Balancing electricity supply and demand becomes more challenging as the share of variable renewable energy sources and electrification increase. Low-carbon electricity systems likely need more short-term flexibility (on a scale of milliseconds to days) to cope with the fluctuating generation of solar and wind electricity. Growing electrification, including the adoption of EVs, can increase demand peaks, exacerbating the challenge faced by grid operators to always meet electricity demand. The International Energy Agency (IEA), in its Announced Pledges Scenario (APS), estimates that global short-term flexibility needs will double by 2030 and rise 4.5-fold by 2050 compared to today.3 In the IEA’s APS, demand-side flexibility is expected to play a crucial role in fulfilling short-term flexibility needs - meeting one third of needs by 2030 and almost half by 2050.4

The increasing relevance of demand-side flexibility represents a paradigm shift in electricity systems: end users actively shifting electricity demand across time and space according to electricity supply, rather than supply following demand. However, to leverage the potential of demand-side flexibility and achieve climate targets, the IEA emphasizes the need for digital technologies, e.g., smart meters, particularly for modernizing distribution grids.5

Those digital technologies can support controlled EV charging, which can provide flexibility in a variety of ways, including: automated charging processes that determine when and how fast an EV battery charges during a specified dwell-time; bidirectional charging that allows EVs to feed electricity back into the grid to compensate for shortfalls in renewable electricity generation; changing users’ plug-in behavior to shift demand to off-peak hours, e.g., charging during midday when solar PV electricity is available; or some combination of the aforementioned options. Controlled charging can improve the reliability of the electricity grid and provide economic benefits, such as deferring or reducing costly upgrades to grid infrastructure, increasing profits for charging station operators, and reducing charging costs for EV users.

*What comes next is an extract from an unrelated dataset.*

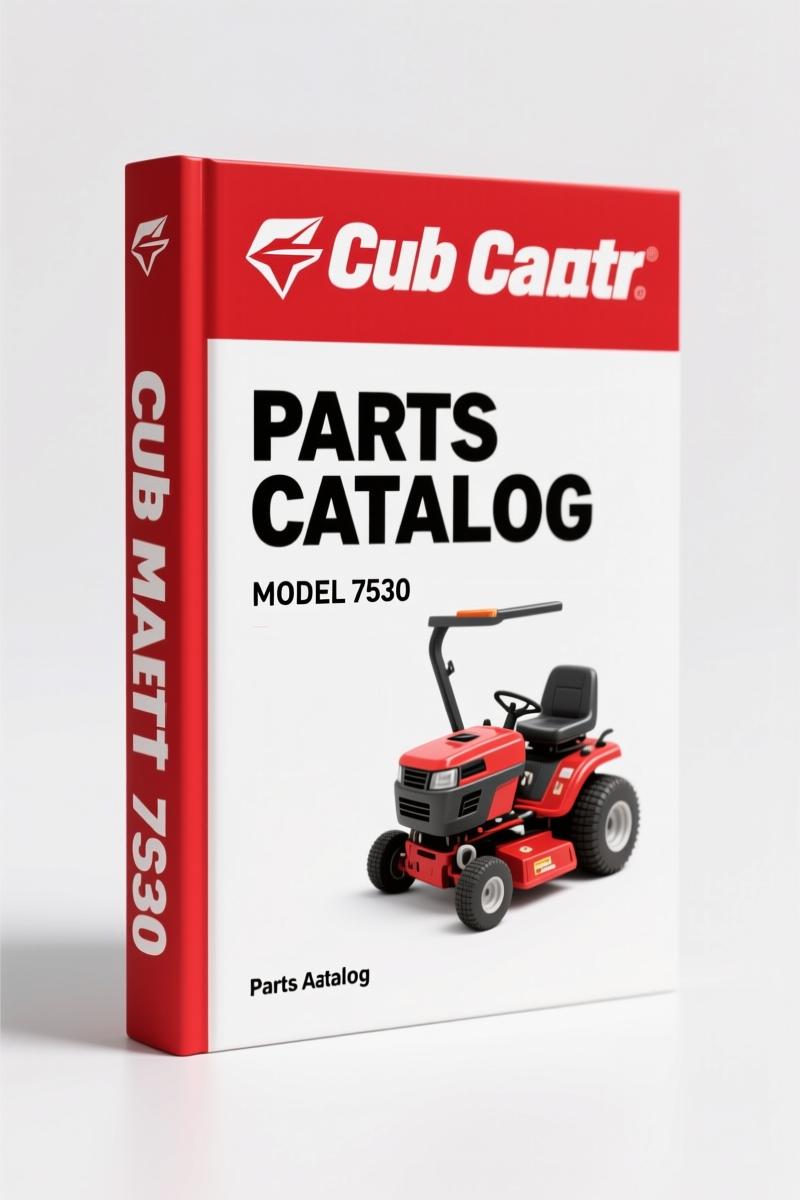 Cub Cadet 7530 Parts Catalog – OEM Part Numbers & Exploded Views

To date, controlled EV charging has primarily focused on technical solutions that assume charging behavior can be fully controlled, e.g., by grid operators. However, the prominent role of end users in demand-side flexibility means that EV charging cannot be fully controlled. Driving patterns, charging behaviors,6 and willingness to provide flexibility services vary substantially across EV users, and this variability is expected to become more pronounced as EV adoption increases.

Changes in EV users’ behaviors could reduce peak demand substantially and thus, potentially required grid reinforcements. Yet the behavioral aspects of EV charging have received little attention compared to technical solutions, which means that some of the flexibility potential of EV charging, and particularly the spatial flexibility, is at risk of remaining untapped.